Originally Posted by

**yeloc** We just started differential equations in my AP Calculus class, and the only thing I am having trouble with is $\displaystyle [(x+(\Delta)x]^3$. I tried using the binomial theorem (for cubing) but I get the wrong answer at the end.
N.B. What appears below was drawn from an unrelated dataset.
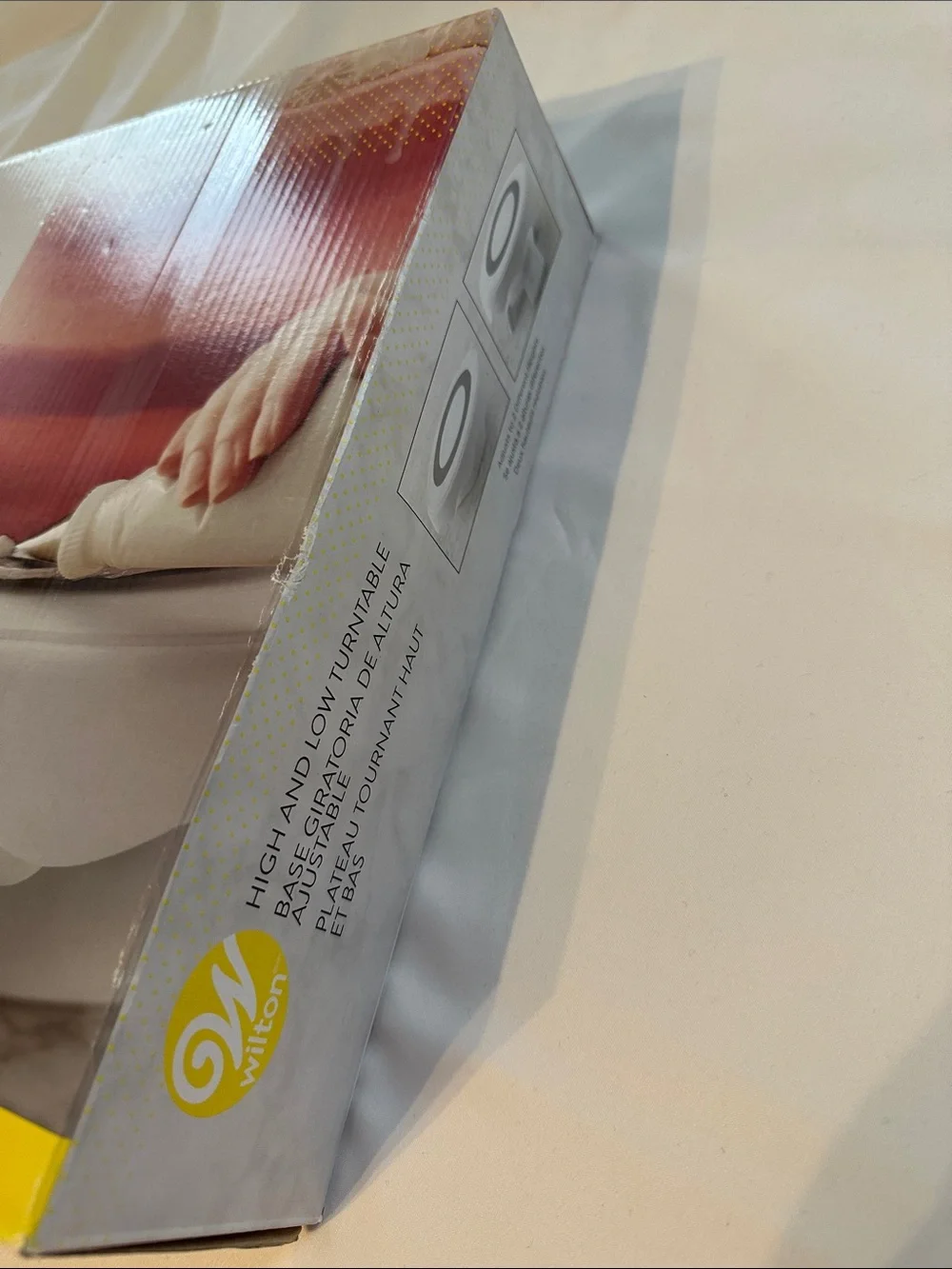 Wilton White Cake Turntable with high and low adjustments. NIB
The only place I think I could be messing up is cubing $\displaystyle (x+(\Delta)x)$.

The problem:

Use the definition of the derivative to find f'(x).

f (x)= $\displaystyle x^3+x^2$

My work thus far:

f' (x)= $\displaystyle \lim_{(\Delta)x\rightarrow0}$ $\displaystyle [(x+(\Delta)x]^3$ + $\displaystyle [(x+(\Delta)x]^2$ $\displaystyle -$$\displaystyle (x^3+x^2)$ DIVIDED BY $\displaystyle (\Delta)x$

=$\displaystyle x^3+x^2(\Delta)x+x(\Delta)x^2+(\Delta)x^3+x^2+2x(\ Delta)x+(\Delta)x^2-x^3-x^2$ DIVIDED BY $\displaystyle (\Delta)x$

=$\displaystyle (\Delta)x[x^2+x(\Delta)x+(\Delta)x^2+2x+(\Delta)x]$ DIVIDED BY $\displaystyle (\Delta)x$

The $\displaystyle (\Delta)x$ will cancel leaving:

$\displaystyle [x^2+x(\Delta)x+(\Delta)x^2+2x+(\Delta)x]$

I plugged 0 in for $\displaystyle (\Delta)x$ and was left with

$\displaystyle x^2+2x$

But I know this is the wrong answer (the right answer should be $\displaystyle 3x^2+2x$)

**To clarify, DIVIDED BY $\displaystyle (\Delta)x$ means everything on that line is divided by $\displaystyle (\Delta)x$. I can't figure out how to write $\displaystyle (\Delta)x$ without the parentheses being around Delta. Nor can I figure out how to get $\displaystyle (\Delta)x$ in the denominator of the whole expression. I tried though. (Happy)